> _ISTRUZIONI_: Prosegua l'articolo sugli scarti librari delle biblioteche cittadine, riportato più sotto, a partire dall'ultima frase presente.
------ SEZIONE DEL DOCUMENTO ------
Lo storico della Normale critica la gestione degli scarti librari da parte delle biblioteche cittadine. Ma si tratta di procedure affatto improvvisate e la Biblioteca di storia nega in modo assoluto la cessione di prime copie
Una lettera piccata quella che il prof. Adriano Prosperi ha inviato ieri ai giornali, che tocca il tema della conservazione del patrimonio librario nelle biblioteche cittadine, in particolare quella comunale all’SMS, ma anche quella universitaria di Storia e Filosofia. Al centro delle sue accuse, la presenza in biblioteca di una serie di libri in vendita “in libera offerta a modico contributo insieme a molti altri volumi”, in quella che definisce “un’offerta natalizia, una liquidazione a prezzi stracciatissimi di ogni genere di testi, dalle lettere di Giuseppe Antonio Vogel precettore di Leopardi al teatro di Shakespeare, tutti ‘scaricati’, in umile attesa di un passante che li adotti sotto i portici di Borgo Stretto”.
Qui i libri spariscono e se ne cancella la memoria nel catalogo
Lo storico della Normale cita poi un altro esempio, quello della Biblioteca di Storia e Filosofia, dove “gli studenti e i frequentatori li trovano in libera offerta su di un palchetto d’ingresso, abbandonati, come dei poveri trovatelli. La cosa dura da qualche tempo. Qualche volta si è trattato di seconde copie. Ma poi hanno cominciato ad apparire anche opere in copia unica. Negli ultimi giorni lo scrivente ha visto così eliminate dalla Biblioteca e di conseguenza cancellate dal catalogo on-line diverse pubblicazioni di storia del Canada: studi sulle sue minoranze etniche e sulla sua economia”.
------ DATI ARCHIVIATI ------
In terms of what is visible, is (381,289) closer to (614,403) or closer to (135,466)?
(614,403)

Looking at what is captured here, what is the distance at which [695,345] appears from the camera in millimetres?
------
> _RISPOSTA_:
Prosperi si domanda “chi avrà deciso tutto questo?”, e aggiunge: “Chi scrive non è riuscito a sapere chi faccia queste operazioni né con quale criterio operi. Qualcuno degli addetti ha alluso genericamente ai problemi di insufficienza degli spazi. Ma è difficile credere che per recuperare spazio si ricorra a decimazioni casuali e che questo accada nel silenzio generale. Al fruitore occasionale che percepisce queste cose dall’esterno senza conoscere ragioni e criteri della selezione, appare difficile capire e giustificare quello che accade”.
Gli inglesi lo chiamano “Library Weeding”, una locuzione che evoca la potatura degli alberi, necessaria affinché crescano più rigogliosi
“Gli inglesi lo chiamano “Library Weeding”, una locuzione che evoca la potatura degli alberi, necessaria affinché crescano più rigogliosi”, fa notare una professionista del settore ribaltando lo stesso paragone usato da Prosperi. “Molti dimenticano che anche la gestione dei libri ha un costo, in termini di spazio e di manutenzione. Le acquisizioni di interi fondi in seguito a donazioni, ad esempio, sono spesso problematiche perché non sempre si tratta di collezioni omogenee e completamente aderenti all’area tematica della biblioteca. Insomma, le persone non dovrebbero dimenticare che quella del bibliotecario è una professione, non ci muoviamo improvvisando ma ci atteniamo a linee guida dettate dalle associazioni professionali”.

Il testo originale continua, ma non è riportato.